Bunun sonucu olarak, iktidarın çeşitli yeni boyutlarını- ticaret ve finansa ilaveten, teknoloji, iletişim ve enformasyon-geliştirmenin yanı sıra Amerikan dış politikası jeo-politik merkezli olmayı sürdürmeli ve Avrasya’daki nüfuzunu Amerika’nın siyasi hakem olduğu kalıcı kıtasal dengeyi yaratmak için kullanmalıdır.

Bu nedenle Avrasya, küresel üstünlük mücadelesinin oynandığı satranç tahtasıdır ve mücadele jeostratejiyi, yani jeopolitik çıkarların stratejik idaresini de içerir. 1940’lı yıllar kadar yakın zamanlarda Adolf Hitler ve Joseph Stalin (o yılın kasım ayındaki gizli görüşmelerde), Amerika’nın Avrasya’dan dışlanması gerektiği konusunda açıkça anlaştılar. Her ikisi de Avrasya’yı kontrol edenin dünyayı kontrol edeceğine inanıyordu…….”

Bu hadiseleri beğensenizde beğenmesiniz de 1940’larda konuşuyor bu liderler.

Olaylara farklı perspektiflerden baktığımızda Rusya ve Çin arasında Sincan bölgesi her zaman jeostratejik açıdan çok önemlidir. Soğuk savaş dönemlerinde tampon bölge görevi üstlenmiştir. Şöyle bir baktığımızda etrafında Afganistan, Kazakistan, Tacikistan, Kırgızistan Kuzey ucunda Rusya ile de sınırdır. Sizlere soruyorum. Eğer Rusya hariç etrafında halkı Türk olan bu ülkeler güçlü bağımsız birer ülke olsaydı Çin Böyle bir hareketi yapmaya cesaret edebilir miydi?

Şimdi sizlere bazı bilgiler vereceğim siz Çin olsanız bu bölgeden vazgeçermiydiniz?.

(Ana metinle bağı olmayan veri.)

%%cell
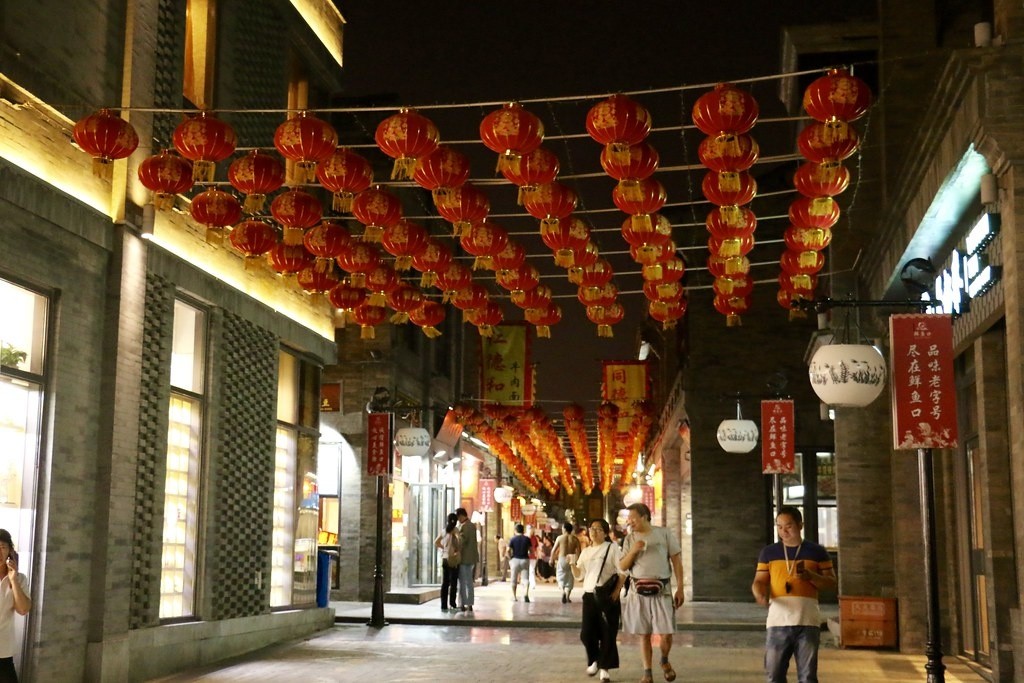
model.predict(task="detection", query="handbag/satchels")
[447,551,463,567]
[594,574,619,603]
[631,577,670,595]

Sincan 2008 yılında 28,4 milyon ton ham petrol üretimi ile Çin’in 2. bölgesi. Yurt içi üretiminin % 14’ünü karşılıyor. Sadece Sinopec bölgesinde 2010 yılı için hedef 10 milyon ton.

Doğal gazda ülke üretimini üçte biri olan 24.1 milyon metreküplük bölümü bu bölgeden çıkıyor. 2020 yılında iki katı kadar daha çıkarmayı hedefliyorlar. Kömürde ise üretimde birinci sırada. Ülke rezervinin %40 ı bu bölgede.

Yili havzasında 2008 yılında jeologlar büyük uranyum yatağı keşfettiler.(10.000 ton) Brüksel Çağdaş Çin Araştırmaları Merkezi araştırmacıları “Çin’in enerji ihtiyaçlarından dolayı bölge önemli bir enerji kaynağıdır” diyorlar.

Sincan resmi rakamlarına göre 138 çeşit maden filizi var. Ayrıca bakır, kurşun, çinko, altın gümüş madenleri de hatırı sayılı miktarda var.

Dünyanın en büyük nükleer denemelerinin yapıldığı Lop-Nor bölgesi(100.000 kilometre kare) Sincan’da. 1964’de 1996’ya kadar 40’ın üzerinde atomal denemelerin yapıldığını uzmanlar söylüyor. Yine uzmanlar bu bölgede balistik ve bakteriyolojik denemeler yapıldığından bahsediyorlar.

Nükleer fizik araştırmaların yapıldığı dünyanın sayılı merkezlerinden olan Malan’da Sincan’da

Kazakistan’ın merkezi olan Atasu’yu Çin’in batısındaki Alashankou’yu bağlayan Çin – Kazak boru hattı bu bölgeden geçiyor. Sincan’ı Türkmen gaz yataklarına, Kazakistan ve Özbekistan gaz yataklarına bağlayan boru hattıyla büyük bir enerji koridoru oluşturuldu. Bölgenin önde gelen petrokimya tesislerinin oluştuğu bir havza haline geldi.

Burada daha ifade edemediğimiz birçok gelişmeler var. Çin için Sincan bölgesi geleceğinin teminatı gibi bir bölge . Bu bölgeden vazgeçeceğine inanmıyorum ve bugünlerde olan olaylara benzer olayların o bölgelerde tekrarlanacağına inanıyorum.

Bu olaylar karşısında savaş karşıtı guruplar, her türlü zulmü protesto eden STK’lar, Ülkemizin mahir dışişleri ile ilgili ve ilgisiz kurumları, engin görüşlere sahip stratejistler ve her şeyden önemlisi “Uygur Diasporası” ne yapar bilemiyorum.